Problem details — Please set down the data again exactly, minus the pictures.

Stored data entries
****

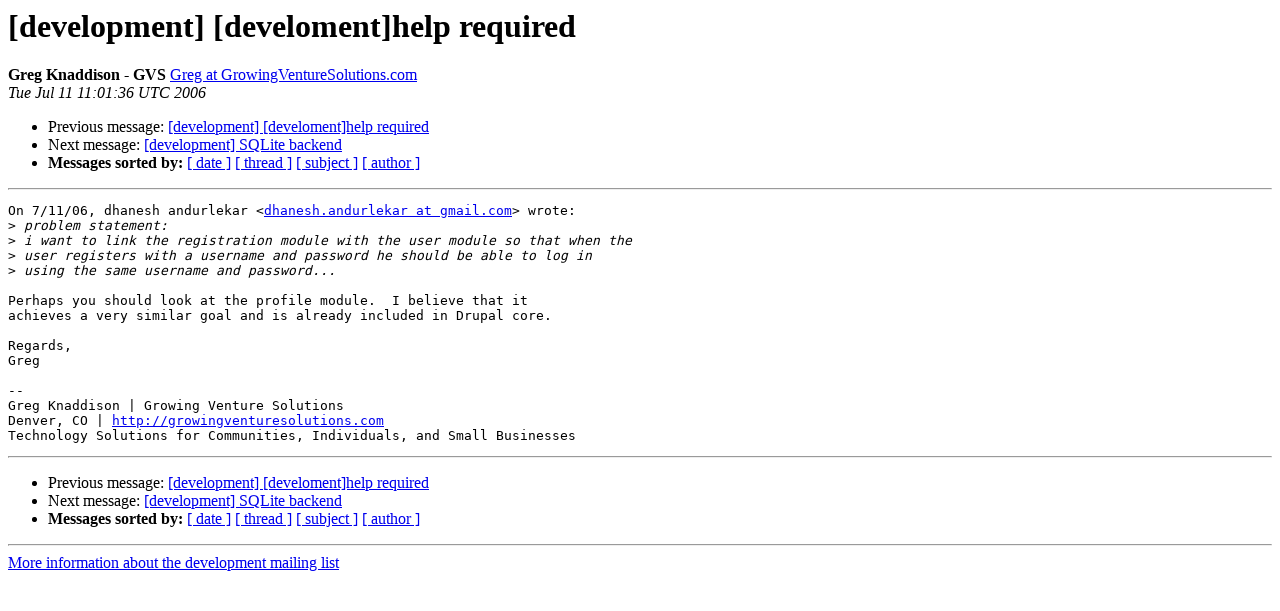

--- FILE ---
content_type: text/html
request_url: https://lists.drupal.org/pipermail/development/2006-July/017498.html
body_size: 1131
content:
<!DOCTYPE HTML PUBLIC "-//W3C//DTD HTML 3.2//EN">
<HTML>
 <HEAD>
   <TITLE> [development] [develoment]help required
   </TITLE>
   <LINK REL="Index" HREF="index.html" >
   <LINK REL="made" HREF="mailto:development%40drupal.org?Subject=%5Bdevelopment%5D%20%5Bdeveloment%5Dhelp%20required&In-Reply-To=69b343650607110339o20a3f51ew7506ecf885a7649e%40mail.gmail.com">
   <META NAME="robots" CONTENT="index,nofollow">
   <META http-equiv="Content-Type" content="text/html; charset=us-ascii">
   <LINK REL="Previous"  HREF="017496.html">
   <LINK REL="Next"  HREF="017497.html">
 </HEAD>
 <BODY BGCOLOR="#ffffff">
   <H1>[development] [develoment]help required</H1>
    <B>Greg Knaddison - GVS</B> 
    <A HREF="mailto:development%40drupal.org?Subject=%5Bdevelopment%5D%20%5Bdeveloment%5Dhelp%20required&In-Reply-To=69b343650607110339o20a3f51ew7506ecf885a7649e%40mail.gmail.com"
       TITLE="[development] [develoment]help required">Greg at GrowingVentureSolutions.com
       </A><BR>
    <I>Tue Jul 11 11:01:36 UTC 2006</I>
    <P><UL>
        <LI>Previous message: <A HREF="017496.html">[development] [develoment]help required
</A></li>
        <LI>Next message: <A HREF="017497.html">[development] SQLite backend
</A></li>
         <LI> <B>Messages sorted by:</B> 
              <a href="date.html#17498">[ date ]</a>
              <a href="thread.html#17498">[ thread ]</a>
              <a href="subject.html#17498">[ subject ]</a>
              <a href="author.html#17498">[ author ]</a>
         </LI>
       </UL>
    <HR>  
<!--beginarticle-->
<PRE>On 7/11/06, dhanesh andurlekar &lt;<A HREF="http://lists.drupal.org/listinfo/development">dhanesh.andurlekar at gmail.com</A>&gt; wrote:
&gt;<i> problem statement:
</I>&gt;<i> i want to link the registration module with the user module so that when the
</I>&gt;<i> user registers with a username and password he should be able to log in
</I>&gt;<i> using the same username and password...
</I>
Perhaps you should look at the profile module.  I believe that it
achieves a very similar goal and is already included in Drupal core.

Regards,
Greg

-- 
Greg Knaddison | Growing Venture Solutions
Denver, CO | <A HREF="http://growingventuresolutions.com">http://growingventuresolutions.com</A>
Technology Solutions for Communities, Individuals, and Small Businesses
</PRE>



















































<!--endarticle-->
    <HR>
    <P><UL>
        <!--threads-->
	<LI>Previous message: <A HREF="017496.html">[development] [develoment]help required
</A></li>
	<LI>Next message: <A HREF="017497.html">[development] SQLite backend
</A></li>
         <LI> <B>Messages sorted by:</B> 
              <a href="date.html#17498">[ date ]</a>
              <a href="thread.html#17498">[ thread ]</a>
              <a href="subject.html#17498">[ subject ]</a>
              <a href="author.html#17498">[ author ]</a>
         </LI>
       </UL>

<hr>
<a href="http://lists.drupal.org/listinfo/development">More information about the development
mailing list</a><br>
</body></html>
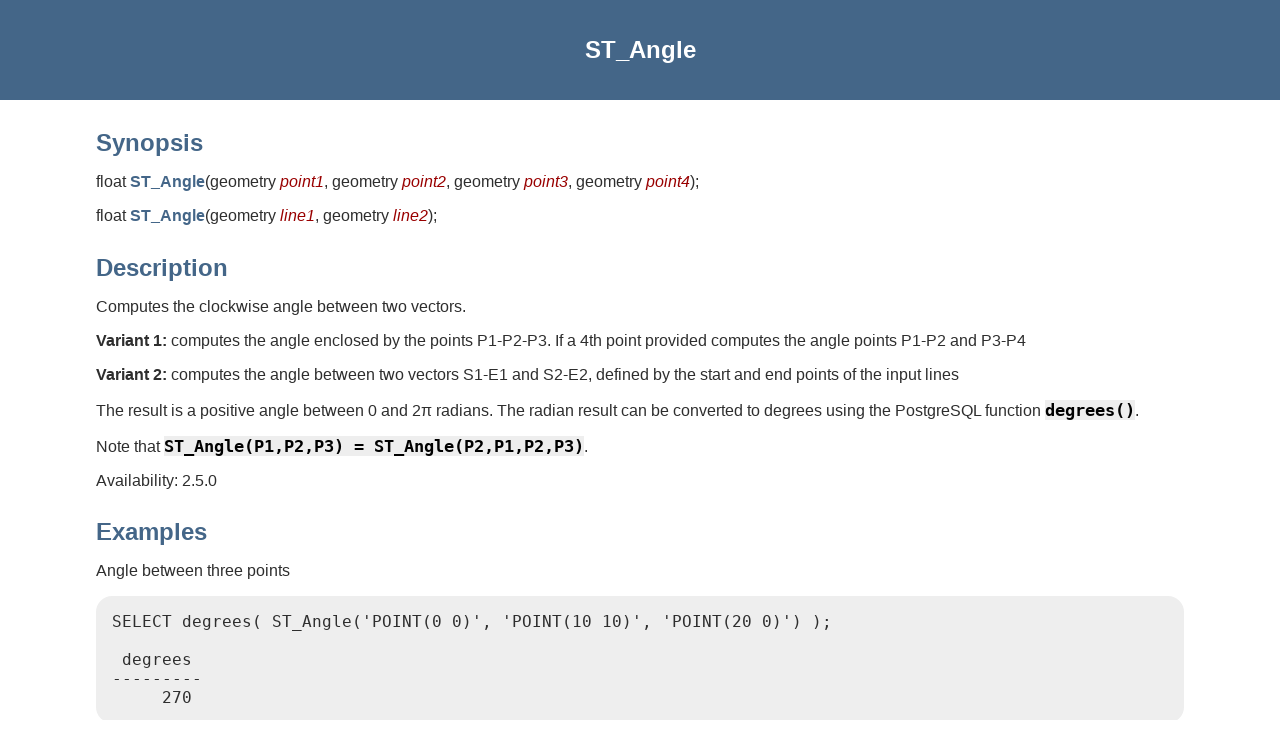

--- FILE ---
content_type: text/html
request_url: https://postgis.net/docs/manual-3.2/ST_Angle.html
body_size: 1484
content:
<html><head><meta http-equiv="Content-Type" content="text/html; charset=UTF-8"><title>ST_Angle</title><link rel="stylesheet" type="text/css" href="docbook.css"><link rel="stylesheet" type="text/css" href="style.css"><script src="ga.js" type="text/javascript"></script><meta name="generator" content="DocBook XSL Stylesheets Vsnapshot"><link rel="home" href="index.html" title="PostGIS 3.2.9dev Manual"><link rel="up" href="reference.html#Measurement_Functions" title="8.12. Measurement Functions"><link rel="prev" href="ST_Azimuth.html" title="ST_Azimuth"><link rel="next" href="ST_ClosestPoint.html" title="ST_ClosestPoint"></head><body bgcolor="white" text="black" link="#0000FF" vlink="#840084" alink="#0000FF"><div class="navheader"><table width="100%" summary="Navigation header"><tr><th colspan="3" align="center">ST_Angle</th></tr><tr><td width="20%" align="left"><a accesskey="p" href="ST_Azimuth.html">Prev</a> </td><th width="60%" align="center">8.12. Measurement Functions</th><td width="20%" align="right"> <a accesskey="n" href="ST_ClosestPoint.html">Next</a></td></tr></table></div><div class="refentry"><a name="ST_Angle"></a><div class="titlepage"></div><div class="refnamediv"><h2>Name</h2><p>ST_Angle — Returns the angle between two vectors defined by 3 or 4 points, or 2 lines.</p></div><div class="refsynopsisdiv"><h2>Synopsis</h2><div class="funcsynopsis"><p><code class="funcdef">float <b class="fsfunc">ST_Angle</b>(</code>geometry <var class="pdparam">point1</var>, geometry <var class="pdparam">point2</var>, geometry <var class="pdparam">point3</var>, geometry <var class="pdparam">point4</var><code>)</code>;</p><p><code class="funcdef">float <b class="fsfunc">ST_Angle</b>(</code>geometry <var class="pdparam">line1</var>, geometry <var class="pdparam">line2</var><code>)</code>;</p></div></div><div class="refsection"><a name="idm13471"></a><h2>Description</h2><p> Computes the clockwise angle between two vectors.
			</p><p><span class="bold"><strong>Variant 1:</strong></span> computes the angle enclosed by the points P1-P2-P3. If a 4th point provided computes the angle points P1-P2 and P3-P4</p><p><span class="bold"><strong>Variant 2:</strong></span> computes the angle between two vectors S1-E1 and S2-E2,
        defined by the start and end points of the input lines
        </p><p>The result is a positive angle between 0 and 2π radians.
            The radian result can be converted to degrees using the PostgreSQL function <code class="varname">degrees()</code>.
            </p><p>Note that <code class="varname">ST_Angle(P1,P2,P3) = ST_Angle(P2,P1,P2,P3)</code>.</p><p>Availability: 2.5.0</p></div><div class="refsection"><a name="idm13483"></a><h2>Examples</h2><p>Angle between three points</p><pre class="programlisting">
SELECT degrees( ST_Angle('POINT(0 0)', 'POINT(10 10)', 'POINT(20 0)') );

 degrees
---------
     270
</pre><p>Angle between vectors defined by four points</p><pre class="programlisting">
SELECT degrees( ST_Angle('POINT (10 10)', 'POINT (0 0)', 'POINT(90 90)', 'POINT (100 80)') );

      degrees
-------------------
 269.9999999999999
</pre><p>Angle between vectors defined by the start and end points of lines</p><pre class="programlisting">
SELECT degrees( ST_Angle('LINESTRING(0 0, 0.3 0.7, 1 1)', 'LINESTRING(0 0, 0.2 0.5, 1 0)') );

      degrees
--------------
           45
</pre></div><div class="refsection"><a name="idm13491"></a><h2>See Also</h2><p><a class="xref" href="ST_Azimuth.html" title="ST_Azimuth">ST_Azimuth</a></p></div></div><div class="navfooter"><table width="100%" summary="Navigation footer"><tr><td width="40%" align="left"><a accesskey="p" href="ST_Azimuth.html">Prev</a> </td><td width="20%" align="center"><a accesskey="u" href="reference.html#Measurement_Functions">Up</a></td><td width="40%" align="right"> <a accesskey="n" href="ST_ClosestPoint.html">Next</a></td></tr><tr><td width="40%" align="left" valign="top">ST_Azimuth </td><td width="20%" align="center"><a accesskey="h" href="index.html">Home</a></td><td width="40%" align="right" valign="top"> ST_ClosestPoint</td></tr></table></div></body></html>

****

Result of the exercise —
--- FILE ---
content_type: text/html
request_url: https://lists.drupal.org/pipermail/development/2006-July/017498.html
body_size: 1131
content:
<!DOCTYPE HTML PUBLIC "-//W3C//DTD HTML 3.2//EN">
<HTML>
 <HEAD>
   <TITLE> [development] [develoment]help required
   </TITLE>
   <LINK REL="Index" HREF="index.html" >
   <LINK REL="made" HREF="mailto:development%40drupal.org?Subject=%5Bdevelopment%5D%20%5Bdeveloment%5Dhelp%20required&In-Reply-To=69b343650607110339o20a3f51ew7506ecf885a7649e%40mail.gmail.com">
   <META NAME="robots" CONTENT="index,nofollow">
   <META http-equiv="Content-Type" content="text/html; charset=us-ascii">
   <LINK REL="Previous"  HREF="017496.html">
   <LINK REL="Next"  HREF="017497.html">
 </HEAD>
 <BODY BGCOLOR="#ffffff">
   <H1>[development] [develoment]help required</H1>
    <B>Greg Knaddison - GVS</B> 
    <A HREF="mailto:development%40drupal.org?Subject=%5Bdevelopment%5D%20%5Bdeveloment%5Dhelp%20required&In-Reply-To=69b343650607110339o20a3f51ew7506ecf885a7649e%40mail.gmail.com"
       TITLE="[development] [develoment]help required">Greg at GrowingVentureSolutions.com
       </A><BR>
    <I>Tue Jul 11 11:01:36 UTC 2006</I>
    <P><UL>
        <LI>Previous message: <A HREF="017496.html">[development] [develoment]help required
</A></li>
        <LI>Next message: <A HREF="017497.html">[development] SQLite backend
</A></li>
         <LI> <B>Messages sorted by:</B> 
              <a href="date.html#17498">[ date ]</a>
              <a href="thread.html#17498">[ thread ]</a>
              <a href="subject.html#17498">[ subject ]</a>
              <a href="author.html#17498">[ author ]</a>
         </LI>
       </UL>
    <HR>  
<!--beginarticle-->
<PRE>On 7/11/06, dhanesh andurlekar &lt;<A HREF="http://lists.drupal.org/listinfo/development">dhanesh.andurlekar at gmail.com</A>&gt; wrote:
&gt;<i> problem statement:
</I>&gt;<i> i want to link the registration module with the user module so that when the
</I>&gt;<i> user registers with a username and password he should be able to log in
</I>&gt;<i> using the same username and password...
</I>
Perhaps you should look at the profile module.  I believe that it
achieves a very similar goal and is already included in Drupal core.

Regards,
Greg

-- 
Greg Knaddison | Growing Venture Solutions
Denver, CO | <A HREF="http://growingventuresolutions.com">http://growingventuresolutions.com</A>
Technology Solutions for Communities, Individuals, and Small Businesses
</PRE>



















































<!--endarticle-->
    <HR>
    <P><UL>
        <!--threads-->
	<LI>Previous message: <A HREF="017496.html">[development] [develoment]help required
</A></li>
	<LI>Next message: <A HREF="017497.html">[development] SQLite backend
</A></li>
         <LI> <B>Messages sorted by:</B> 
              <a href="date.html#17498">[ date ]</a>
              <a href="thread.html#17498">[ thread ]</a>
              <a href="subject.html#17498">[ subject ]</a>
              <a href="author.html#17498">[ author ]</a>
         </LI>
       </UL>

<hr>
<a href="http://lists.drupal.org/listinfo/development">More information about the development
mailing list</a><br>
</body></html>

--- FILE ---
content_type: text/html
request_url: https://postgis.net/docs/manual-3.2/ST_Angle.html
body_size: 1484
content:
<html><head><meta http-equiv="Content-Type" content="text/html; charset=UTF-8"><title>ST_Angle</title><link rel="stylesheet" type="text/css" href="docbook.css"><link rel="stylesheet" type="text/css" href="style.css"><script src="ga.js" type="text/javascript"></script><meta name="generator" content="DocBook XSL Stylesheets Vsnapshot"><link rel="home" href="index.html" title="PostGIS 3.2.9dev Manual"><link rel="up" href="reference.html#Measurement_Functions" title="8.12. Measurement Functions"><link rel="prev" href="ST_Azimuth.html" title="ST_Azimuth"><link rel="next" href="ST_ClosestPoint.html" title="ST_ClosestPoint"></head><body bgcolor="white" text="black" link="#0000FF" vlink="#840084" alink="#0000FF"><div class="navheader"><table width="100%" summary="Navigation header"><tr><th colspan="3" align="center">ST_Angle</th></tr><tr><td width="20%" align="left"><a accesskey="p" href="ST_Azimuth.html">Prev</a> </td><th width="60%" align="center">8.12. Measurement Functions</th><td width="20%" align="right"> <a accesskey="n" href="ST_ClosestPoint.html">Next</a></td></tr></table></div><div class="refentry"><a name="ST_Angle"></a><div class="titlepage"></div><div class="refnamediv"><h2>Name</h2><p>ST_Angle — Returns the angle between two vectors defined by 3 or 4 points, or 2 lines.</p></div><div class="refsynopsisdiv"><h2>Synopsis</h2><div class="funcsynopsis"><p><code class="funcdef">float <b class="fsfunc">ST_Angle</b>(</code>geometry <var class="pdparam">point1</var>, geometry <var class="pdparam">point2</var>, geometry <var class="pdparam">point3</var>, geometry <var class="pdparam">point4</var><code>)</code>;</p><p><code class="funcdef">float <b class="fsfunc">ST_Angle</b>(</code>geometry <var class="pdparam">line1</var>, geometry <var class="pdparam">line2</var><code>)</code>;</p></div></div><div class="refsection"><a name="idm13471"></a><h2>Description</h2><p> Computes the clockwise angle between two vectors.
			</p><p><span class="bold"><strong>Variant 1:</strong></span> computes the angle enclosed by the points P1-P2-P3. If a 4th point provided computes the angle points P1-P2 and P3-P4</p><p><span class="bold"><strong>Variant 2:</strong></span> computes the angle between two vectors S1-E1 and S2-E2,
        defined by the start and end points of the input lines
        </p><p>The result is a positive angle between 0 and 2π radians.
            The radian result can be converted to degrees using the PostgreSQL function <code class="varname">degrees()</code>.
            </p><p>Note that <code class="varname">ST_Angle(P1,P2,P3) = ST_Angle(P2,P1,P2,P3)</code>.</p><p>Availability: 2.5.0</p></div><div class="refsection"><a name="idm13483"></a><h2>Examples</h2><p>Angle between three points</p><pre class="programlisting">
SELECT degrees( ST_Angle('POINT(0 0)', 'POINT(10 10)', 'POINT(20 0)') );

 degrees
---------
     270
</pre><p>Angle between vectors defined by four points</p><pre class="programlisting">
SELECT degrees( ST_Angle('POINT (10 10)', 'POINT (0 0)', 'POINT(90 90)', 'POINT (100 80)') );

      degrees
-------------------
 269.9999999999999
</pre><p>Angle between vectors defined by the start and end points of lines</p><pre class="programlisting">
SELECT degrees( ST_Angle('LINESTRING(0 0, 0.3 0.7, 1 1)', 'LINESTRING(0 0, 0.2 0.5, 1 0)') );

      degrees
--------------
           45
</pre></div><div class="refsection"><a name="idm13491"></a><h2>See Also</h2><p><a class="xref" href="ST_Azimuth.html" title="ST_Azimuth">ST_Azimuth</a></p></div></div><div class="navfooter"><table width="100%" summary="Navigation footer"><tr><td width="40%" align="left"><a accesskey="p" href="ST_Azimuth.html">Prev</a> </td><td width="20%" align="center"><a accesskey="u" href="reference.html#Measurement_Functions">Up</a></td><td width="40%" align="right"> <a accesskey="n" href="ST_ClosestPoint.html">Next</a></td></tr><tr><td width="40%" align="left" valign="top">ST_Azimuth </td><td width="20%" align="center"><a accesskey="h" href="index.html">Home</a></td><td width="40%" align="right" valign="top"> ST_ClosestPoint</td></tr></table></div></body></html>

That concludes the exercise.